The task:
Please copy out the tea reviews below in full, word for word.

Passage provided:
This Tieguanyin had nothing special to it and it was frankly no better than TGYs that cost 1/2 as much. I love Verdant but this one didn’t quite hit the spot for me and rating reflects cost as compared to other comparable TGYs.

BoxerMama
NofarS
98

This tea brews surprisingly light (almost white tea light), so I was worried at first that it would be light on the flavour side too. Thankfully, I had nothing to worry about.
The tea is floral – but mellow. It isn’t a perfumy floral that assaults your senses. It’s a delicate, sweet floral, that still has great depth and a never-ending malty aftertaste. When I first smelled the dry leaves I thought that there was something of the milk oolong in their scent. This note remains in the surprisingly thick and creamy texture of this tea.
There’s also an elusive, more full-bodied flavour that’s lurking in the background, giving this tea more body. Perhaps wheat? straw?
2nd brew – floral notes are still there, but they are even more toned down. Other flavours emerge. Some tanginess, some pepper, some olive oil – this tea requires too much concentration to define in one sitting. Decided to quietly drink it, and leave reviews for later. A wonderful tea

HFDWOOD
84
HFDWOOD 2 tasting notes

Got my first tea of the month shipment from Verdant and figured I would try this one first. The dry leaf is delicately rolled and lightly oxidized….still a lot of green color their. I gave the leaves a quick rinse with 190 degree water and got started.

Dataset excerpt:

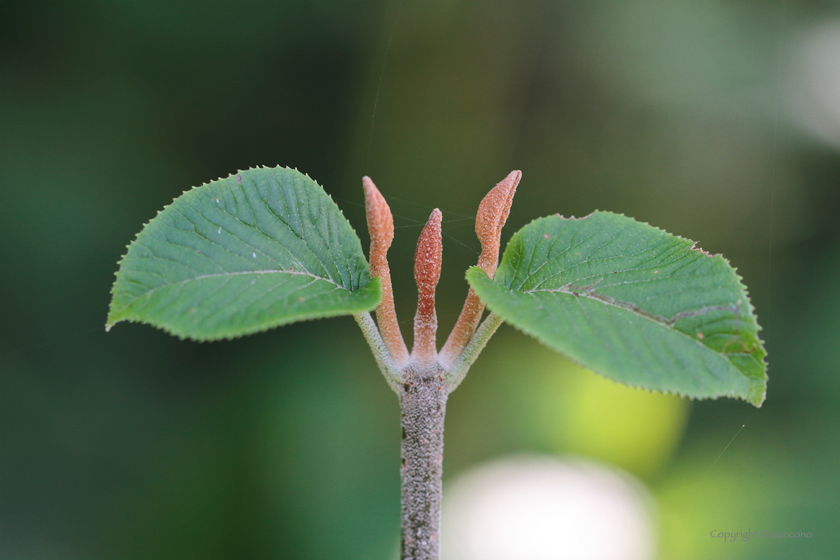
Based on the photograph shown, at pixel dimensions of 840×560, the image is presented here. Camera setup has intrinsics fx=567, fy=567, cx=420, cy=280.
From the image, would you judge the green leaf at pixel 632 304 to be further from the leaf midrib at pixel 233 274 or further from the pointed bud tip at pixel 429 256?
the leaf midrib at pixel 233 274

Output for this task:
This Tieguanyin had nothing special to it and it was frankly no better than TGYs that cost 1/2 as much. I love Verdant but this one didn’t quite hit the spot for me and rating reflects cost as compared to other comparable TGYs.

BoxerMama
NofarS
98

This tea brews surprisingly light (almost white tea light), so I was worried at first that it would be light on the flavour side too. Thankfully, I had nothing to worry about.
The tea is floral – but mellow. It isn’t a perfumy floral that assaults your senses. It’s a delicate, sweet floral, that still has great depth and a never-ending malty aftertaste. When I first smelled the dry leaves I thought that there was something of the milk oolong in their scent. This note remains in the surprisingly thick and creamy texture of this tea.
There’s also an elusive, more full-bodied flavour that’s lurking in the background, giving this tea more body. Perhaps wheat? straw?
2nd brew – floral notes are still there, but they are even more toned down. Other flavours emerge. Some tanginess, some pepper, some olive oil – this tea requires too much concentration to define in one sitting. Decided to quietly drink it, and leave reviews for later. A wonderful tea

HFDWOOD
84
HFDWOOD 2 tasting notes

Got my first tea of the month shipment from Verdant and figured I would try this one first. The dry leaf is delicately rolled and lightly oxidized….still a lot of green color their. I gave the leaves a quick rinse with 190 degree water and got started.